» Kaynak metin
Bir gazetenin 40 yıllık macerası: İHO

İstanbul Rum toplumunun iki gazetesinden biri olan İHO 40. yılını kutluyor. 1977’de yayın hayatına başlayan gazetenin yayın yönetmeni Andrea Rombopulos, İHO’nun nereden nereye geldiğini ve kişisel gazetecilik serüvenini anlattı.

Günümüzde nüfusu 2500’lere kadar düşen Rum toplumunun iki gazetesi yayınını sabırla sürdürmeye çalışıyor. Apoyevmatini’yle birlikte Rum toplumunun medyadaki diğer sesi olan İHO, 1977 gibi zor bir dönemde yayın hayatına başladı. Gazetenin kurucu yayın yönetmeni Harlambos Rombopulos, bayrağı oğlu Andrea’ya devretti. 

Andrea Rombopulos, 51 yaşında İstanbul doğumlu bir Rum; ilkokulu Zapyon’da, ortaokul ve liseyi ise Zoğrafyon’da okumuş.  Andrea’nın gazetecilik macerası da lise öğrencisi olduğu yıllarda başlıyor. Babası ve İHO’nun kurucusu Harlambos Rombopulos’un gazetecilik hayatı ise öğretmenlikten men edilmesiyle başlıyor. Andrea Rombopulos, babasının öğretmenlikten gazeteciliğe geçişini şöyle anlatıyor: 

“Babam aslında öğretmendi. Hatta gazetecilik yıllarında da ‘Ben gazetecilik yapan bir öğretmenim’ derdi. Öğretmenliği her zaman sevdi; esas mesleği hep öğretmenlik oldu. 1969’da Arnavutköy Rum İlkokulu’nun müdürüydü. Türkiye-Yunanistan ilişkilerinin gergin olduğu o günlerde pek çok Rum öğretmen gibi babamın da işine son verildi. Babama işte o günlerde Apoyevamtini gazetesinde işe başladı. Babam zaten her zaman güzel yazı yazardı.”

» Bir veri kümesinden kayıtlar
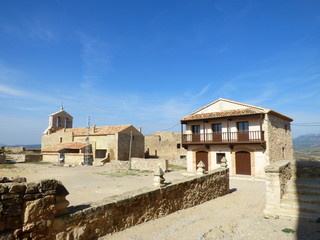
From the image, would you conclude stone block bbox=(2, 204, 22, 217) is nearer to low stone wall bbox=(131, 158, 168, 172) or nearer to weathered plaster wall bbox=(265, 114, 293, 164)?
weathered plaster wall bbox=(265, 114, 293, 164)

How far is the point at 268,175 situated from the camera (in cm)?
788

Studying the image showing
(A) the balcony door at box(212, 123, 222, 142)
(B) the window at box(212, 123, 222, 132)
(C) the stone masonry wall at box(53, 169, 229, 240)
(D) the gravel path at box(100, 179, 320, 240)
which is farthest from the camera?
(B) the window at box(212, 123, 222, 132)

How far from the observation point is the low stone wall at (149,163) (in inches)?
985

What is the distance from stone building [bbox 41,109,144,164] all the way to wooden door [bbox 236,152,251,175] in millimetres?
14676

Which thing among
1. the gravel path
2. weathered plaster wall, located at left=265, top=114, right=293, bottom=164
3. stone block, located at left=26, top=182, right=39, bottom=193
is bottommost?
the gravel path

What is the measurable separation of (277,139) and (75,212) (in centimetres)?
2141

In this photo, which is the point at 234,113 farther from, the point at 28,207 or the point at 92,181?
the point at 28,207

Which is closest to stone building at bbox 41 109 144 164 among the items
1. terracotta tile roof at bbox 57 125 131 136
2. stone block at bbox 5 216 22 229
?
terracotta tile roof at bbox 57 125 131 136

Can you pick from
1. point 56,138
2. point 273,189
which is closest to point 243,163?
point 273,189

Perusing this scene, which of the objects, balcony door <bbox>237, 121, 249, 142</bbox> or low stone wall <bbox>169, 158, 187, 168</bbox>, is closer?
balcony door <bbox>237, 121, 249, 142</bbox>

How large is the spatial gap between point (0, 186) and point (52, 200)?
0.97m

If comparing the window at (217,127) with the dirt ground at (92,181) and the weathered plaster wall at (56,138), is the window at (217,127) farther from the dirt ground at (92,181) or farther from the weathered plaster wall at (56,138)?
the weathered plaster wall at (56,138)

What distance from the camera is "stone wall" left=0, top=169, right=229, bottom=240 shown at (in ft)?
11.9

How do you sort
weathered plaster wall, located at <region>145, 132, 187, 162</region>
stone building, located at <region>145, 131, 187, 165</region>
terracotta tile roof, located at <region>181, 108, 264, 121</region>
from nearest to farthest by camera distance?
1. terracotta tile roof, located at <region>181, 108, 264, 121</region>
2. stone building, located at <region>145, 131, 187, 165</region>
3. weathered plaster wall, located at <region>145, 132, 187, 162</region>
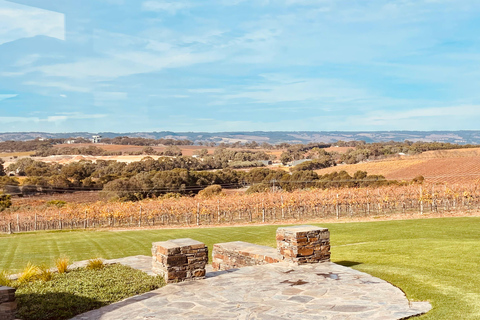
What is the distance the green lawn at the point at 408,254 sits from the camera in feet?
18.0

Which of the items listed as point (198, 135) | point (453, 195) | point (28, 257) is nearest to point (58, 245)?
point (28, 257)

...

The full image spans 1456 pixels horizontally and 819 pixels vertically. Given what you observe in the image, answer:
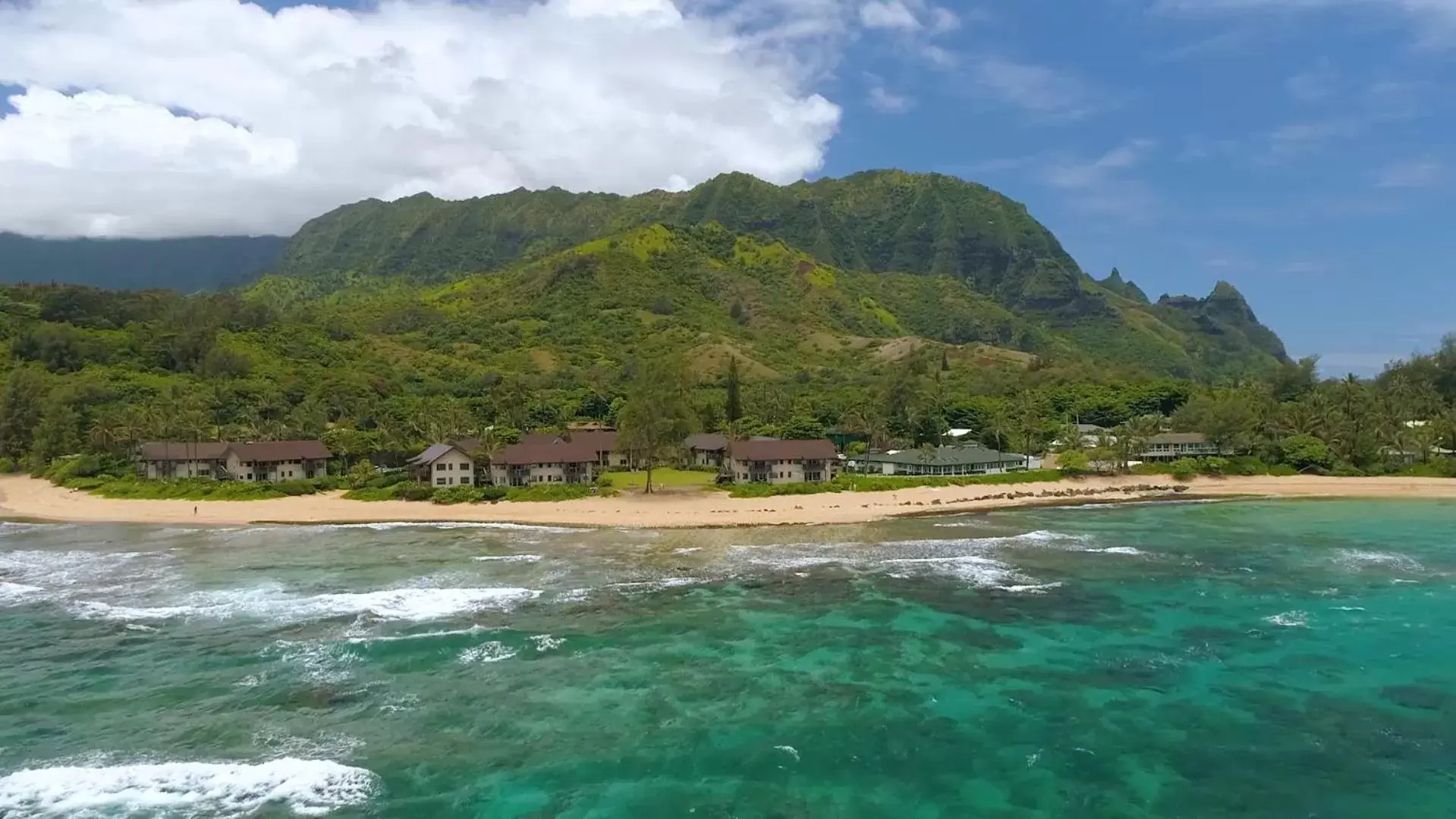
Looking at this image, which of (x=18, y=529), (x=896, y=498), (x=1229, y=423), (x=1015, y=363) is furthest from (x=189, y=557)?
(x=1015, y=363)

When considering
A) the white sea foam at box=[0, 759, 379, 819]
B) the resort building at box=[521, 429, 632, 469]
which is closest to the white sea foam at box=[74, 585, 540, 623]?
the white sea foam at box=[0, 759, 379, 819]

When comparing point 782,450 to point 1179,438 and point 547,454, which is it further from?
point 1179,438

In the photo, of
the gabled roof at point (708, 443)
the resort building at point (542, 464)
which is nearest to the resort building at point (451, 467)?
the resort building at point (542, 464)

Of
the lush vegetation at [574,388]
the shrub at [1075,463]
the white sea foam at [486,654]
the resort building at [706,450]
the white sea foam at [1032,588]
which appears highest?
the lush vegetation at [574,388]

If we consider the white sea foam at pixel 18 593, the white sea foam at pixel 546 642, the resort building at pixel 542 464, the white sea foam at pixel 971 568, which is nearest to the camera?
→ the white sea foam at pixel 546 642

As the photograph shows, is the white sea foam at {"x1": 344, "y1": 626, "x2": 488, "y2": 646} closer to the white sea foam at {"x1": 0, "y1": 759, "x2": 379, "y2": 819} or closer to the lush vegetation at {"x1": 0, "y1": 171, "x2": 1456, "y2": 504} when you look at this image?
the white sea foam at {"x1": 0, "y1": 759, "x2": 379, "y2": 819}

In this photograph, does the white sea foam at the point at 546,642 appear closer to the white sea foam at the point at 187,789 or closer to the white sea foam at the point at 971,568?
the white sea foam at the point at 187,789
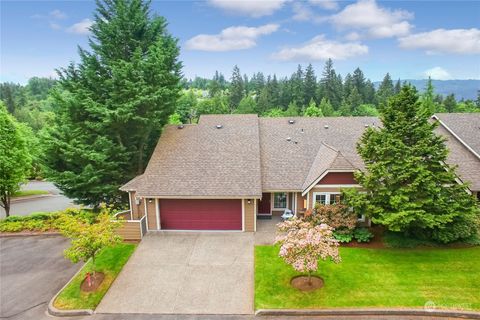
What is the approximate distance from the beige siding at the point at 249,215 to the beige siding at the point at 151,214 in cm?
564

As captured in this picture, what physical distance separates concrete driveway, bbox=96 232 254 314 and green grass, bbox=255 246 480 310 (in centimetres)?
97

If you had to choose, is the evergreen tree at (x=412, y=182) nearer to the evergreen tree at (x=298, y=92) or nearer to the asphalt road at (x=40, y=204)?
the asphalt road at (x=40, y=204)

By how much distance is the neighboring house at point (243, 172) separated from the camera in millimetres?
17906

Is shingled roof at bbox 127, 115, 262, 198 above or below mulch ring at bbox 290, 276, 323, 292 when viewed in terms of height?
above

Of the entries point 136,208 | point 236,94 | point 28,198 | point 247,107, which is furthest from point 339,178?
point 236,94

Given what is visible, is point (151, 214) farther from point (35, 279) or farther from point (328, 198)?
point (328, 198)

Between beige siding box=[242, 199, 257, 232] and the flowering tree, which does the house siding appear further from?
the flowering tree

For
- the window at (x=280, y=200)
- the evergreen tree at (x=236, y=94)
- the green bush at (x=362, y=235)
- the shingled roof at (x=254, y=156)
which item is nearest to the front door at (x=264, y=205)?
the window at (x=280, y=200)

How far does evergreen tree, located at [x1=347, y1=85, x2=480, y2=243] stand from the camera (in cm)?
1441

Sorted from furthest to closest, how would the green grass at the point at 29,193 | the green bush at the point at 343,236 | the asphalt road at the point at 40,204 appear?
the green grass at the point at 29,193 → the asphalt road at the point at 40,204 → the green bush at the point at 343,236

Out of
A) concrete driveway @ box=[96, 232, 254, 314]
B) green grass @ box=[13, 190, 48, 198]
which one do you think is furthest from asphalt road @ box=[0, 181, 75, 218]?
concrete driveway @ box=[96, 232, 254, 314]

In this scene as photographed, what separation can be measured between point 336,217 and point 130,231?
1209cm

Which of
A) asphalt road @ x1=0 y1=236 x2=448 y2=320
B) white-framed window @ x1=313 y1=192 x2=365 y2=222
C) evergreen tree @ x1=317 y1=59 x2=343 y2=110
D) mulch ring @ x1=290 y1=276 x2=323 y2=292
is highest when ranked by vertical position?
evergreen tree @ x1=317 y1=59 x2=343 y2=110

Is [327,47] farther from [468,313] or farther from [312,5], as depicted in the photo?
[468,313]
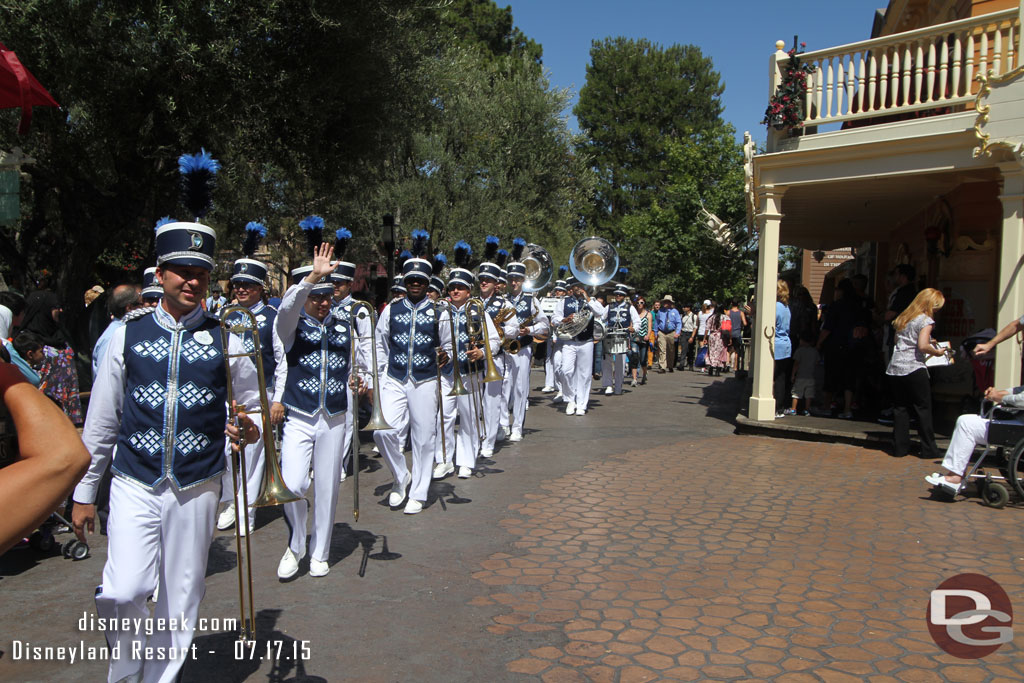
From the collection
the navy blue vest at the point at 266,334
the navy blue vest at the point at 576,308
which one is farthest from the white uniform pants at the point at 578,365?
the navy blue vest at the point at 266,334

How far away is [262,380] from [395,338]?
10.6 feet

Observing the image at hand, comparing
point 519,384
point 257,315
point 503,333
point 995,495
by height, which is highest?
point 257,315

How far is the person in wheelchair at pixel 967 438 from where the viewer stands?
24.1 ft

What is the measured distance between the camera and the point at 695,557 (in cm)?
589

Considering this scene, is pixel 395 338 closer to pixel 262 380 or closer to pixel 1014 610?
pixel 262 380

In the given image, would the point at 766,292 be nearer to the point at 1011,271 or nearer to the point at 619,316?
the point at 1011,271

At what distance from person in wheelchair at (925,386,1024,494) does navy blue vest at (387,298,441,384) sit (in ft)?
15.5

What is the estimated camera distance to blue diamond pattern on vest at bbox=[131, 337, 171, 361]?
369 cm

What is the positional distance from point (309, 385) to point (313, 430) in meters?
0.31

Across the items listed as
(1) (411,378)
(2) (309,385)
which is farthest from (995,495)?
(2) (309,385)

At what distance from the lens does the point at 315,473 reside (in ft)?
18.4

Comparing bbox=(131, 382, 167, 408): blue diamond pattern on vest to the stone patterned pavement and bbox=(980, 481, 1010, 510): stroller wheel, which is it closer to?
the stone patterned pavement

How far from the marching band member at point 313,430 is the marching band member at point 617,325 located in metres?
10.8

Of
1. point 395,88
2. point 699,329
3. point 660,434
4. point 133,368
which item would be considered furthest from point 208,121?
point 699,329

» Göreviniz
Kaynak metnin “Bir gazetenin 40” ile başlayıp “gazetecilik serüvenini anlattı.” ifadesine kadar süren bölümünü, içinde “Rum toplumunun” yerine “Rum cemaatinin” koyarak yeniden yazın.

» Alıştırma cevabı
Bir gazetenin 40 yıllık macerası: İHO

İstanbul Rum cemaatinin iki gazetesinden biri olan İHO 40. yılını kutluyor. 1977’de yayın hayatına başlayan gazetenin yayın yönetmeni Andrea Rombopulos, İHO’nun nereden nereye geldiğini ve kişisel gazetecilik serüvenini anlattı.